I love food. I have a master’s degree in nutrition. One might say I’m obsessed with eating. Yet, until recently, I couldn’t understand why so many moms talked—with pride or despair—about whether or not their kids were “good eaters.” Then I had kids.
Watching my oldest son Julian’s first bite of pears two and a half years ago, I got it. If you appreciate delicious, healthy foods, there’s nothing more satisfying than watching your child discover the joys of eating. But how do you cultivate a kid who prefers fruit to french fries and doesn’t turn her nose up at broccoli and salmon? Short answer: Start now. “Most of our taste preferences are formed early in life—in the first couple of years and especially in the first year—by the kinds of exposures we have,” says Alan Greene M.D., author of Feeding Baby Green: The Earth-Friendly Program for Healthy, Safe Nutrition. “[As parents], we have the ability to teach kids to recognize and enjoy healthy amounts of good foods. When we miss that opportunity we end up with picky eaters who only like kids’ foods and whom we fight to get to enjoy vegetables.” So embrace that early window. Here are 10 strategies that, from that first spoonful of solids, will help you to raise a child who will learn to eat—and love—everything.

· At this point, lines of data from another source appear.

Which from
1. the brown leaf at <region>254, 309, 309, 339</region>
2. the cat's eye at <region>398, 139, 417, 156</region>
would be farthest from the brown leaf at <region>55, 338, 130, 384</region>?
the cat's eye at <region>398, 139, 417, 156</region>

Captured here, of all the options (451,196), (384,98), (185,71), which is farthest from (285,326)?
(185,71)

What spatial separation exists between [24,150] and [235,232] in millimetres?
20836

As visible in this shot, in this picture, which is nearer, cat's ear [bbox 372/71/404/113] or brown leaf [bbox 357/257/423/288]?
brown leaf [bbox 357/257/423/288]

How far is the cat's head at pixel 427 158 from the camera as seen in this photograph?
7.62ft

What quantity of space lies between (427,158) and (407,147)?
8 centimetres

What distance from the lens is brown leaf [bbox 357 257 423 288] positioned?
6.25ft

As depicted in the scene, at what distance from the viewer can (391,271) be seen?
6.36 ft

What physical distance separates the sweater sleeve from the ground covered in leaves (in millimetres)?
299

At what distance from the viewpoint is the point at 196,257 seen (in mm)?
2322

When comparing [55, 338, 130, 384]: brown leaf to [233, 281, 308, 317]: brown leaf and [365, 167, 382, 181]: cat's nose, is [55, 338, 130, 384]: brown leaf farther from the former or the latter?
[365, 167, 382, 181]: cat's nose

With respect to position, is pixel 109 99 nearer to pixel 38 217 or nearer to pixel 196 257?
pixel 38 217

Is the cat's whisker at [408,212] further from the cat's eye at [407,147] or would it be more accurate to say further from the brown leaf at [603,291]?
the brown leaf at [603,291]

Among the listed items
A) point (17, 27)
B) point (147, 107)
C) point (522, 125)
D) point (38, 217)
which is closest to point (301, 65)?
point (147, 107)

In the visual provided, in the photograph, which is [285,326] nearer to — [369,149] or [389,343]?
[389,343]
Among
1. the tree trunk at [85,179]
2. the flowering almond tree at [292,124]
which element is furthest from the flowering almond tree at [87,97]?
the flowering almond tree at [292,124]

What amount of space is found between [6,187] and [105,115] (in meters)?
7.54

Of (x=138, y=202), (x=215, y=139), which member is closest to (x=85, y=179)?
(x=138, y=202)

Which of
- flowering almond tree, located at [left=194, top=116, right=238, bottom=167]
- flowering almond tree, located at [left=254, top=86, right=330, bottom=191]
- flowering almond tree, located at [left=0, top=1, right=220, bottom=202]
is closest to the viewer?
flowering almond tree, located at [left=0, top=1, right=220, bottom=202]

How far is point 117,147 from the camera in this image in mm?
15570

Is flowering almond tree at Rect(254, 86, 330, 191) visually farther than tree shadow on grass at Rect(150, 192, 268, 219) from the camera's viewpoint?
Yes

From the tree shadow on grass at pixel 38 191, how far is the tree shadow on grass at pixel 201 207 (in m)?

1 Time those first bites right “The best time to feed your baby solids for the first time is when he’s feeling bright-eyed and bushy-tailed—in the morning or right after a nap,” says Karen Ansel R.D., a spokesperson for the American Dietetic Association (ADA) in Long Island, New York, and co-author of the upcoming book The Baby and Toddler Cookbook: Fresh, Homemade Foods for a Healthy Start. Make sure he’s hungry but not starving and older siblings aren’t running wild around him (it’s distracting). Turn the TV off and stash your iPhone. There’s no rule about what to give first. It could be brown rice cereal mixed with breast milk or formula. Bananas and avocados tend to be easy transitional foods, but you can start with vegetables or even meat. During the first few feedings, your baby will probably take only a couple of bites. When he purses his lips, turns or shakes his head or becomes distracted, he’s had enough.